The financial crisis had led the media, regulators, even accountants screaming for better “risk management.”  OK, the need seems pretty obvious in 20/20 hindsight.  But what does that really mean?

Lots of very smart people are attempting to answer that question.  A just-released report from Marsh Insurance Brokers outlines “how insurance and risk management strategies can help UK firms improve liquidity, free up cash, strengthen their financial resilience and continue operating profitably during deteriorating economic conditions.”  Everyday bloggers are posting reasonable steps for managing risk.   ZDNet offers three great steps for mitigating your IT risks. And ever-reliable Wikipedia offers its customarily thorough definition and approach.
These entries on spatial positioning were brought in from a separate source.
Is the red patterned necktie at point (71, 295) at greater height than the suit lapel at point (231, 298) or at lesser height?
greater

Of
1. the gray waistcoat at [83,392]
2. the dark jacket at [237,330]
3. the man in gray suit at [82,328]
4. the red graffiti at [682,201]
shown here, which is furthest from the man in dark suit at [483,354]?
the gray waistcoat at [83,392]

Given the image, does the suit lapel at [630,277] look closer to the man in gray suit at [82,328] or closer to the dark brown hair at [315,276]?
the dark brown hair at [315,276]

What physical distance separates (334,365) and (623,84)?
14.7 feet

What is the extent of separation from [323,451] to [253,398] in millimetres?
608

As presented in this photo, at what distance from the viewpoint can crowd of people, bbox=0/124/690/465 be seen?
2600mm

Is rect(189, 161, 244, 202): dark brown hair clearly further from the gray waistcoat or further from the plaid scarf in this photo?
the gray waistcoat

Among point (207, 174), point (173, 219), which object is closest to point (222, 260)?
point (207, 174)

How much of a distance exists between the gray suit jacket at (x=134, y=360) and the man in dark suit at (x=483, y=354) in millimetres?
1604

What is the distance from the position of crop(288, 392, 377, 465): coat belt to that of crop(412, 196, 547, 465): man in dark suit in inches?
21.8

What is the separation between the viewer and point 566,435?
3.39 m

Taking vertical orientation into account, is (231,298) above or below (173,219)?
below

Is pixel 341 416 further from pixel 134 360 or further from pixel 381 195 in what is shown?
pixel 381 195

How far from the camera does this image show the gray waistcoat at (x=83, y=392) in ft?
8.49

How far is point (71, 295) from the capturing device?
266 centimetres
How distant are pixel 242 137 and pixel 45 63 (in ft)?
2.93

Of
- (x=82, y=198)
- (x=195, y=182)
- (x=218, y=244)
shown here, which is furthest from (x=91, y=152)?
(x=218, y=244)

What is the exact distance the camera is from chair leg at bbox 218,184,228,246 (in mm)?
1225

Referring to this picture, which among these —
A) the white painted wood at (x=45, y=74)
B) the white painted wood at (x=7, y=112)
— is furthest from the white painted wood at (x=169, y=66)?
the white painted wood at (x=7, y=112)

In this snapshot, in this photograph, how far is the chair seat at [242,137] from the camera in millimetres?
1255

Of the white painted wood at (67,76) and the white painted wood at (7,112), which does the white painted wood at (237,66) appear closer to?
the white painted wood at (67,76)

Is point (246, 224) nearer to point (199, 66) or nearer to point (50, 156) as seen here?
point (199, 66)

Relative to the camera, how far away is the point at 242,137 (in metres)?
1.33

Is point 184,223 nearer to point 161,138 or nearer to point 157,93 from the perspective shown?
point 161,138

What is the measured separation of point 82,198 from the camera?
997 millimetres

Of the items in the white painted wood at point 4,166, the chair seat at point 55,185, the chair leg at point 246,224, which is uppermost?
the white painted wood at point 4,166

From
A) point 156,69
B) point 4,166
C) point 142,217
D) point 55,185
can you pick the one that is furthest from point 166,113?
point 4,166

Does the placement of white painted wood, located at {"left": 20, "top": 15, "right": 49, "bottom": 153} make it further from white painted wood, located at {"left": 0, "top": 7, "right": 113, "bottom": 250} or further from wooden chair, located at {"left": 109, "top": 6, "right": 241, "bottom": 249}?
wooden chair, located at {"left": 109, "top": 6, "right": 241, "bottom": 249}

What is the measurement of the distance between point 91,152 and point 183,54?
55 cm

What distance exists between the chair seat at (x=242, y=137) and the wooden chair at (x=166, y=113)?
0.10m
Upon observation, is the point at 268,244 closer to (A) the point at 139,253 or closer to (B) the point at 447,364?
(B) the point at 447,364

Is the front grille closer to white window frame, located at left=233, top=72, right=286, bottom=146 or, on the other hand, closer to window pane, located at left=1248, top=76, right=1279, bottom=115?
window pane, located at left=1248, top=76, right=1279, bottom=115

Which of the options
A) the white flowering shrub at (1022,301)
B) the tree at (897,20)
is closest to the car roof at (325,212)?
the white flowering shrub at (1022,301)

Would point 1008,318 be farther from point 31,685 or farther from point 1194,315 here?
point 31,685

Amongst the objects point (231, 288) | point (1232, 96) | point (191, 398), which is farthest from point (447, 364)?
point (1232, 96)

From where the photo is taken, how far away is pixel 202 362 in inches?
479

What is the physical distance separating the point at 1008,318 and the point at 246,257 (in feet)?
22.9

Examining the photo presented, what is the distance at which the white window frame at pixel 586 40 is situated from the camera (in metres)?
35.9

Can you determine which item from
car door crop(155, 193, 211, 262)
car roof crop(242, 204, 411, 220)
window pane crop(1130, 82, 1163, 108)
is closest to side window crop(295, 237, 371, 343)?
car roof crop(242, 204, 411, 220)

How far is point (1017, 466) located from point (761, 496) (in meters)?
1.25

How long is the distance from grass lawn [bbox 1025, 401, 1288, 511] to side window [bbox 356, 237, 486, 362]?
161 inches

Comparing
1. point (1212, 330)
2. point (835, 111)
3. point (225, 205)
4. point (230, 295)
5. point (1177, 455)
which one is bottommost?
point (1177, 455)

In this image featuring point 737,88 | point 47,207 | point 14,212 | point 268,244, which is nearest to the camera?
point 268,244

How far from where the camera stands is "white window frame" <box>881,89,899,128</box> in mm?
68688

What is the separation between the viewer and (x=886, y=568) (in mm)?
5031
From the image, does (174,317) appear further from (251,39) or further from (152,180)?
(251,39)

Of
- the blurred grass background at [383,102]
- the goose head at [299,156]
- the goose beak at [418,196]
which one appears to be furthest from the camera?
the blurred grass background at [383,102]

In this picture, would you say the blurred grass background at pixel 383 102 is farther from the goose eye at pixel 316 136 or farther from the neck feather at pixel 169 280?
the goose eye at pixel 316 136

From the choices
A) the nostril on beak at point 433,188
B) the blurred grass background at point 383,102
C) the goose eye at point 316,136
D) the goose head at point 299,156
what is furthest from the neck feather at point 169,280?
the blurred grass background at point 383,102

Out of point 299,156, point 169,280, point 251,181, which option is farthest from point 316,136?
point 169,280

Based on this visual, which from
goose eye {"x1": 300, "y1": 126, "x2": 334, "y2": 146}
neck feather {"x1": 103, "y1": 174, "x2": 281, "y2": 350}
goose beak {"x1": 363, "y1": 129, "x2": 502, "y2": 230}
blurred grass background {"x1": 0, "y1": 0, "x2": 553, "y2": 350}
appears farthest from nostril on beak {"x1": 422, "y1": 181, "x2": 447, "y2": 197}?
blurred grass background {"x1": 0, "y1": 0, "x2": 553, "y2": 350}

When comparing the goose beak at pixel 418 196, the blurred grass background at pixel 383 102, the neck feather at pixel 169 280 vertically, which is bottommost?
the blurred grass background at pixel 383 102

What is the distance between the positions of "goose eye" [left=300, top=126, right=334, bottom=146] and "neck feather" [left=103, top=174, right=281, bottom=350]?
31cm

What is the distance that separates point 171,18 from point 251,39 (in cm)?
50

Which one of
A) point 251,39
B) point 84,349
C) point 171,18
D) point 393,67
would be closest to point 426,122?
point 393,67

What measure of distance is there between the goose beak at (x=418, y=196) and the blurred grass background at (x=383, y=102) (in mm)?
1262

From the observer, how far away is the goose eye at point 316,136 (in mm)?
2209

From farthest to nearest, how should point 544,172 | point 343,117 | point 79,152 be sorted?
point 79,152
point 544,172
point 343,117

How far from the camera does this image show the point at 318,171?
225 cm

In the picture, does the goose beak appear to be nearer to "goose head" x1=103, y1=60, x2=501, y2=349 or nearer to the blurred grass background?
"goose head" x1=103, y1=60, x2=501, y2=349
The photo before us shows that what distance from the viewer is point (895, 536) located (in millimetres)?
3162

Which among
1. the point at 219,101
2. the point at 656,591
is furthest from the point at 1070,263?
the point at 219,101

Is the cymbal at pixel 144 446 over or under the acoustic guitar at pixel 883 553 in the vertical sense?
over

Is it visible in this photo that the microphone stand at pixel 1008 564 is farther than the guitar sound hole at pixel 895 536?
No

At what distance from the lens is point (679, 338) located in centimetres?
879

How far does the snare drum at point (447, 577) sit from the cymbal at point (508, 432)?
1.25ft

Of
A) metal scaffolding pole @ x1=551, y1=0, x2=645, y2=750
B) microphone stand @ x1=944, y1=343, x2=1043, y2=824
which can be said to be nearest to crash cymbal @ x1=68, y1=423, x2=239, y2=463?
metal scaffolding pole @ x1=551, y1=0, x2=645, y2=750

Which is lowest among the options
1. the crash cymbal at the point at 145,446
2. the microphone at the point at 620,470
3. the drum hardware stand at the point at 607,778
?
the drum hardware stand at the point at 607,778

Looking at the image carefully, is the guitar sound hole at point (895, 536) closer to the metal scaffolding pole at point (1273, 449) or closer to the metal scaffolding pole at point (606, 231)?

With so many competing “theories” to risk management, which bullet list do you follow? Which is right for your industry? Wouldn’t you just like to talk to someone else facing problems and ask, “How are you handling this?” There needs to be more forums or meetings of people facing risks to answer these questions. Sure, there is RIMS. The Risk and Insurance Management Society has a huge annual meeting which offers great value to insurance and reinsurance professionals. And, the SRA (Society for Risk Analysis) does great work relating to human health and environmental risk. 

Paul Wilmott at Palisade Risk&Decision Analysis Conference
Wilmott magazine founder Paul Wilmott (right) discusses risk with a banking delegate at an earlier Palisade Risk&Decision Analysis conference.

But what if you’re not in those industries? Everyone is facing risk now. The financial crisis means that banks and the money sector are especially hard hit, but the ripple effect includes energy, healthcare, aerospace, manufacturing, and more. The Palisade Risk&Decision Analysis Conference (New York City, November 13-14) is one such forum gathering executives from many industries who face risk. Over 20 case studies provide a learning environment where professionals demonstrate their own unique approaches to risk and uncertainty. Software training using Monte Carlo simulation and other techniques is also available. There is evidence that this approach of learning from each other is particularly valuable for making change quickly.